NavList:

A couple of quick thoughts.

If you assume a perfect sphere, then the radius of the Earth is 60·180/pi nautical miles. That's my favorite magic number: 3438. 

For your specific problem, the most important issue here is that the longitudes are nearly the same. This implies that you can already see the great circle path on a common globe. It's a line of longitude. And distance measured anywhere along that great circle is just difference in latitude. And this will also be nearly identical to the rhumbline distance (exactly identical if the difference in longitude is exactly zero). Even if we did not have this special case of nearly identical longitudes, the distance is short enough to guarantee that the great circle and the rhumbline path (and distance) are insignificantly different. As a rule of thumb (or a rhumb of thule in colder climes), if the distance is less than 1000 nautical miles, you can ignore the difference between great circles and rhumblines except at high latitudes.

Suppose you could bore a tunnel that's a true straight line from Auckland to Wellington. It would not be practical, but just for a super-tech game, let's go with it. Let's make the train float on friction-less wheels or a magnetic field with no resistance. And --now getting really impractical-- let's evacuate the tunnel so that it is a hard vacuum ensuring no air resistance. The train sits at the station in Wellington. It is not level, of course, and is angled slightly downhill toward Auckland, held at the station by a hook. Now un-hook. It will fall, very slowly at first, down that shallow incline towards its destination. At the mid-point, it will gliding along at a pretty good clip, but after that it will start to rise uphill and the train will decelerate. And suddenly this is a classic physics 101 puzzler: will this unpowered train reach its destination? How long will it take to get there? And how long would it take if we dug the same straight tunnel to Honolulu instead?
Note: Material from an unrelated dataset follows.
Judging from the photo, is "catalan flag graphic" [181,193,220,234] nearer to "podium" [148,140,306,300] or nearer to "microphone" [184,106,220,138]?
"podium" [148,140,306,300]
Spoiler: it arrives at the end point just as its speed drops to zero and the trip takes 45 minutes (which for deep and fascinating reasons) is half the orbital period of a satellite in LEO (Low Earth Orbit).

Frank Reed
PS: This train biz is off-topic (and we should wind that down within 24 hours) but the parts about great circles and rhumblines and 3438 and all that are reasonably on-topic, I think. :)